# Etwas Enttäuscht vom 900D



## ludscha (7. Mai 2016)

*Etwas Enttäuscht vom 900D*

Hi Bluebeard,

ich bin vom Case schon etwas Enttäuscht und es trübt meine Freude ein wenig .
Der Aludeckel an der Front wackelt etwas und an der Seite des Windows unten hinten über dem Standfuß ist der Lack ab.

Bei einem 350€ Gehäuse erwarte ich schon etwas anderes und zwar ein mackelloses Case. 

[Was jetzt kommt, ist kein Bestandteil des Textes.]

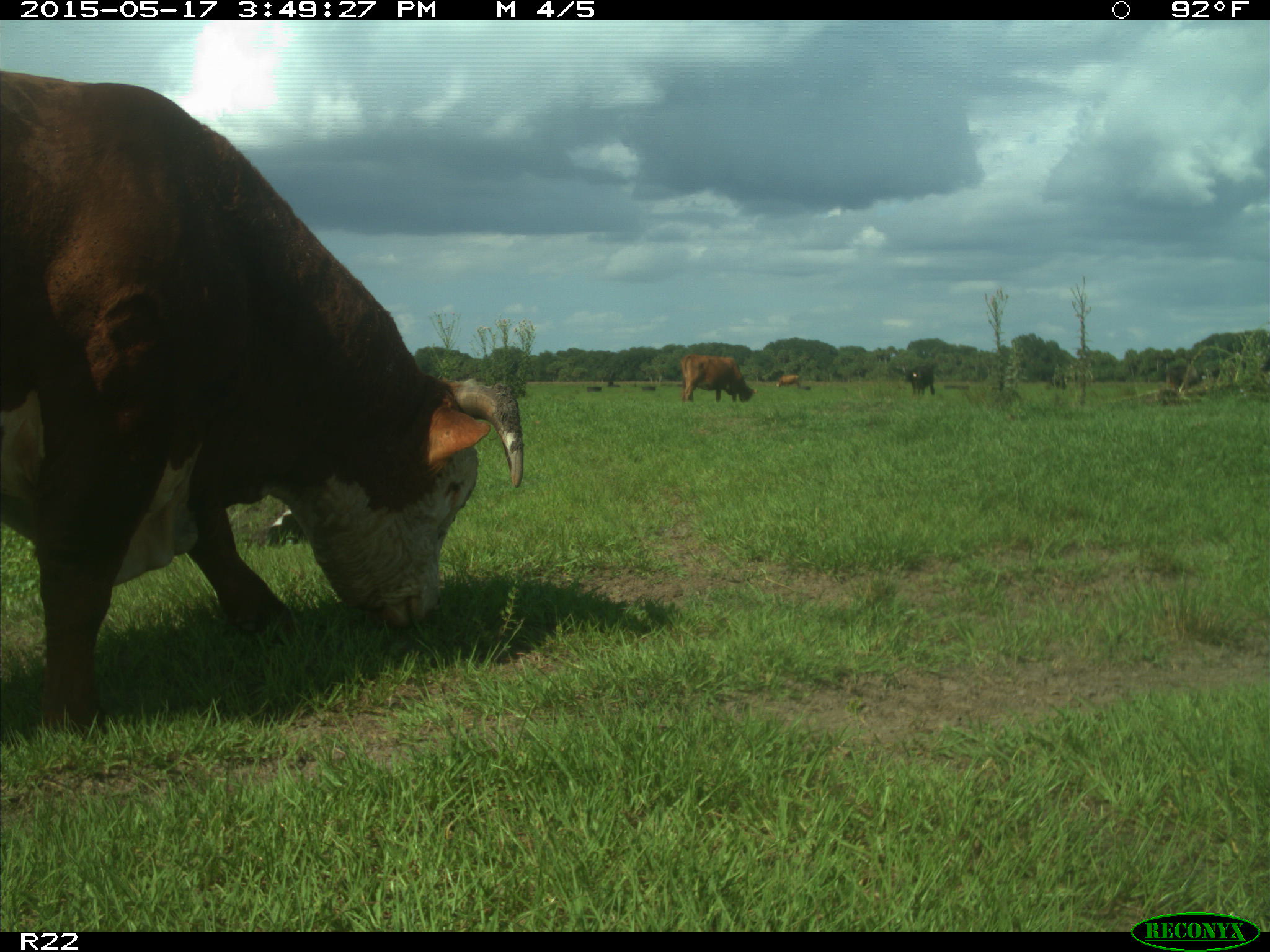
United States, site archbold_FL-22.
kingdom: Animalia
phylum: Chordata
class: Mammalia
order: Artiodactyla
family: Bovidae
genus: Bos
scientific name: Bos taurus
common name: domestic cow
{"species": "Bos taurus (domestic cow)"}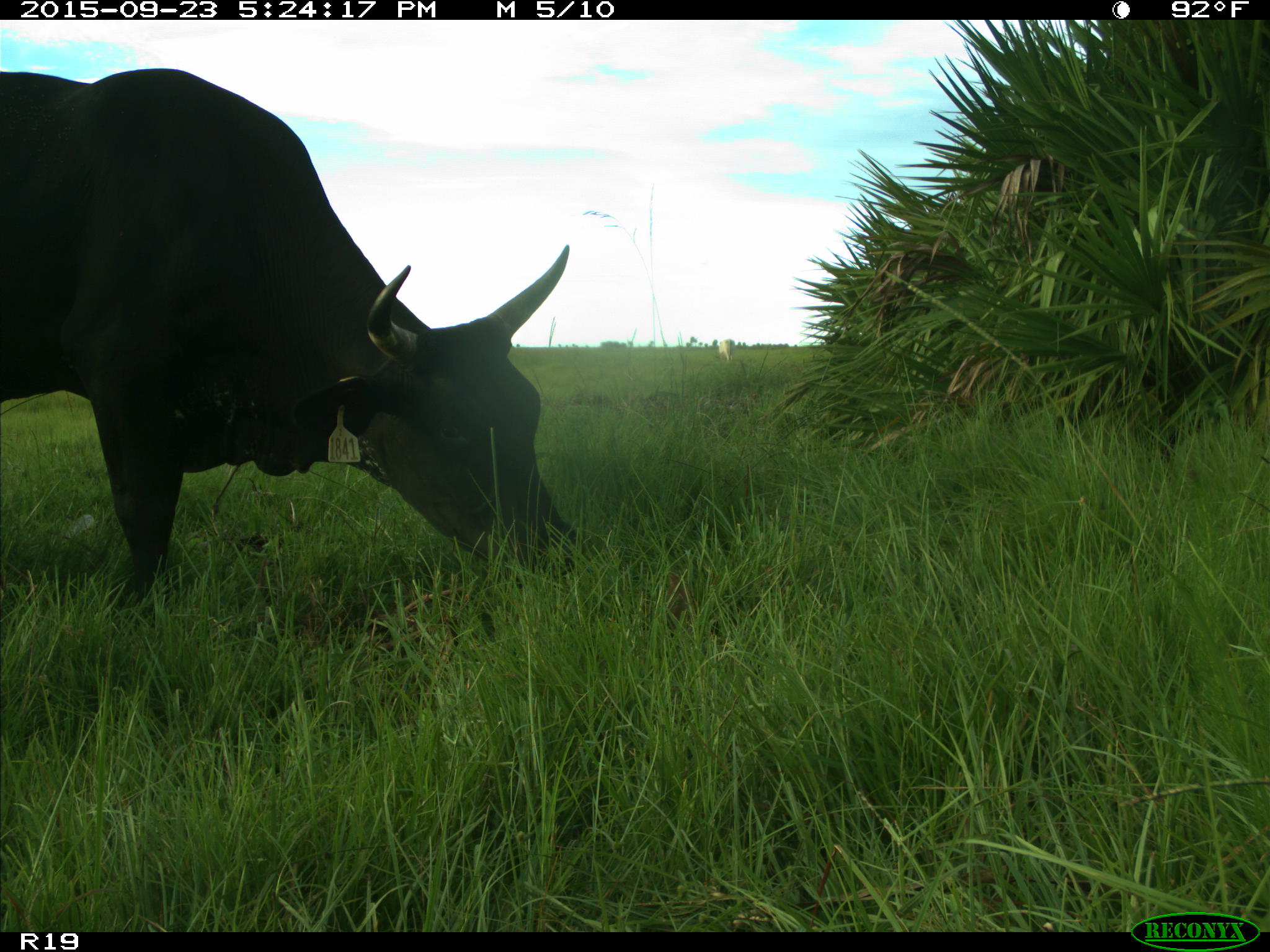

Ist wohl bei Corsair nichts Neues, wenn man so manche Rezession des Gehäuses liest.


MFG
ludscha


----------



## wheeler (7. Mai 2016)

*AW: Etwas Enttäuscht vom 900D*

wenn es verarbeitungsmängel sind,kannst du es sicher umtauschen.frag doch mal hier im Support von corsair nach,wie die das sehen


----------



## mr2insane (11. Mai 2016)

*AW: Etwas Enttäuscht vom 900D*

evt. ein Rückläufer vom Händler ? Dann könnte Corsair nichts dafür.


----------



## ludscha (11. Mai 2016)

*AW: Etwas Enttäuscht vom 900D*

Case ging zum Händler zurück , mal gucken was das nächste für Macken hat.


MFG
ludscha


----------



## Bluebeard (11. Mai 2016)

*AW: Etwas Enttäuscht vom 900D*

Hi ludscha,

das war auch die richtige Vorgehensweise. Bitte dokumentiere solche Fehler so gut es geht (Bilder) und auch die Infos zum Austausch (falls nicht geschehen ist es auch kein Problem). Sollte es erneut Probleme geben, lass es mich wissen und wir finden eine Lösung für dich. Das Gehäuse soll in tadellosem Zustand sein und nicht so, wie du es erhalten hast. Für diesen Zustand kann ich mich nur entschuldigen.

Grüße


----------



## ludscha (25. Mai 2016)

*AW: Etwas Enttäuscht vom 900D*

So, meine oben genannte Vorahnung hat sich leider Bewahrheitet, aber das Trauerspiel hat nun ein Ende .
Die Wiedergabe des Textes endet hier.